So I have a much coveted interview at the Australian based school RMIT tomorrow and I really should be working to prepare a little more for it. I should be putting my all into this interview, even though I don't deserve this job, I should act like I do. Granted, I just feel like reading 'the magician king' and 'guns germs and steel' and sleeping for a week. I'm sitting in an overpriced western cafe with four of my other celta friends, wondering what I'm doing here.

The last few days have been a blur. Celta ended, I had an interview with slopony and figured out that it would be a job that would pay me nothing, but the experience would possibly be wonderful and overall very fulfilling... Rock climbing and answering emails for 8 hours a day sounds amazing to me. I don't think I could or would do it for a year, but I want to do it. Its just a matter of when.

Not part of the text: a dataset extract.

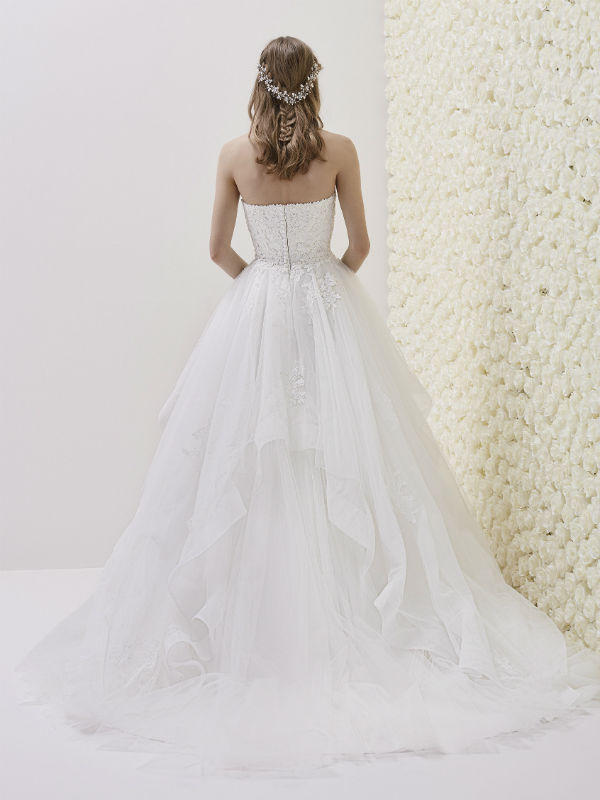 Pronovias Fashion Group 26984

If I decide to go now, I don't know how hard it will be to find a job after I fuck off for a bit. Then again, I don't know if they'll still want me after 6 months... I need to email them back soon, just to figure it out.

If I don't do it now, I need to find an English teaching job soon. I interviewed with ILA and I basically have that as a fall back. I've also applied online to Apollo and looked into vus. I really don't know where to look or what to apply to. I guess I have to pound the pavement soon. I'm terrified and depressed by the thought of spending more money to look for a job, or more money in general. I really am one of those people who needs to be saving or making money because otherwise I panic. That is one thing I want to let go of. Vietnam seems to be the place to let go of that. You can live here on very little and still make ends meet and generally be happy. I want that.

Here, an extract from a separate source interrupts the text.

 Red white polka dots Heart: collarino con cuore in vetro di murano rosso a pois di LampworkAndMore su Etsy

I met up with Rick yesterday and we talked for about 4 hours again. I really do enjoy his company. He's someone I doubt I'd ever have hung out with. Fairly conservative business man who likes bad movies and math... Haha. I feel comfortable with him... He has perspective on things that I don't and vice versa. I know I should keep my distance from him, but he's one of the only people here I feel I can truly discuss things intellectually with without any self consciousness. It's dangerous to associate with those whose affections would be given freely. It's not a dynamic I want in my life at all anymore.

I also met loan for the first time. She took me to a hilariously packed expat bar that wouldn't have been out of place in Australia or downtown dc. We talked about everything again... I like her a lot. I wish I could disappear from the western world and all of celta, but I don't know if I have the balls.

I have to do a lot soon. More about my adventures later. Time to venture on.